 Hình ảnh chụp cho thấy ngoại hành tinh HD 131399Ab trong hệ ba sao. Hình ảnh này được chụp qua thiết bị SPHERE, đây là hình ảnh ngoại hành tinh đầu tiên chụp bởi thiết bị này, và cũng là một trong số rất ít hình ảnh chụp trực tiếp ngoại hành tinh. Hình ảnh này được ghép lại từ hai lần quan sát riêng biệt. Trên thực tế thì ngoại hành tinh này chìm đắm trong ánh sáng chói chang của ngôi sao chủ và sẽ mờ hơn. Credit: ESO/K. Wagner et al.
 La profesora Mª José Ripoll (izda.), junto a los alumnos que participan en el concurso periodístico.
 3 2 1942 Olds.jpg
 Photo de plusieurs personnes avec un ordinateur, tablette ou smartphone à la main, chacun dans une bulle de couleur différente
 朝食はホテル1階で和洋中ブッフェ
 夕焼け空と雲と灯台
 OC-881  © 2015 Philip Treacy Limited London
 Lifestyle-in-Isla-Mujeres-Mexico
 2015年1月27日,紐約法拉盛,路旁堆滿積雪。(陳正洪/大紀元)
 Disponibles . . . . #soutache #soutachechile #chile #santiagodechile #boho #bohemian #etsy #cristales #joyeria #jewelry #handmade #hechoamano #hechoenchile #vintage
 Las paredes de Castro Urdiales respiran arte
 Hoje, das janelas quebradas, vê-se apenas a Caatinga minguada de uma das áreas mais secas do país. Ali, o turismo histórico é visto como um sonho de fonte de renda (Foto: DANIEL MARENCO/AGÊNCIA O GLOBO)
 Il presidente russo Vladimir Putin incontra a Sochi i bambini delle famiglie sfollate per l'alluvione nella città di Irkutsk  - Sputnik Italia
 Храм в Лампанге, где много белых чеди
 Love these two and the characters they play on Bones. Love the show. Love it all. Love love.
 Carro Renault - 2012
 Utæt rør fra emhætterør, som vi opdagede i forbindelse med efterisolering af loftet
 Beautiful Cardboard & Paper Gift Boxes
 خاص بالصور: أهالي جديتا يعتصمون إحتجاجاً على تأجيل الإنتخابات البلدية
══════════
*Aim of the exercise*: A verbatim copy of all the records is required. Write it out in full.

*Result for this exercise*:
 Hình ảnh chụp cho thấy ngoại hành tinh HD 131399Ab trong hệ ba sao. Hình ảnh này được chụp qua thiết bị SPHERE, đây là hình ảnh ngoại hành tinh đầu tiên chụp bởi thiết bị này, và cũng là một trong số rất ít hình ảnh chụp trực tiếp ngoại hành tinh. Hình ảnh này được ghép lại từ hai lần quan sát riêng biệt. Trên thực tế thì ngoại hành tinh này chìm đắm trong ánh sáng chói chang của ngôi sao chủ và sẽ mờ hơn. Credit: ESO/K. Wagner et al.
 La profesora Mª José Ripoll (izda.), junto a los alumnos que participan en el concurso periodístico.
 3 2 1942 Olds.jpg
 Photo de plusieurs personnes avec un ordinateur, tablette ou smartphone à la main, chacun dans une bulle de couleur différente
 朝食はホテル1階で和洋中ブッフェ
 夕焼け空と雲と灯台
 OC-881  © 2015 Philip Treacy Limited London
 Lifestyle-in-Isla-Mujeres-Mexico
 2015年1月27日,紐約法拉盛,路旁堆滿積雪。(陳正洪/大紀元)
 Disponibles . . . . #soutache #soutachechile #chile #santiagodechile #boho #bohemian #etsy #cristales #joyeria #jewelry #handmade #hechoamano #hechoenchile #vintage
 Las paredes de Castro Urdiales respiran arte
 Hoje, das janelas quebradas, vê-se apenas a Caatinga minguada de uma das áreas mais secas do país. Ali, o turismo histórico é visto como um sonho de fonte de renda (Foto: DANIEL MARENCO/AGÊNCIA O GLOBO)
 Il presidente russo Vladimir Putin incontra a Sochi i bambini delle famiglie sfollate per l'alluvione nella città di Irkutsk  - Sputnik Italia
 Храм в Лампанге, где много белых чеди
 Love these two and the characters they play on Bones. Love the show. Love it all. Love love.
 Carro Renault - 2012
 Utæt rør fra emhætterør, som vi opdagede i forbindelse med efterisolering af loftet
 Beautiful Cardboard & Paper Gift Boxes
 خاص بالصور: أهالي جديتا يعتصمون إحتجاجاً على تأجيل الإنتخابات البلدية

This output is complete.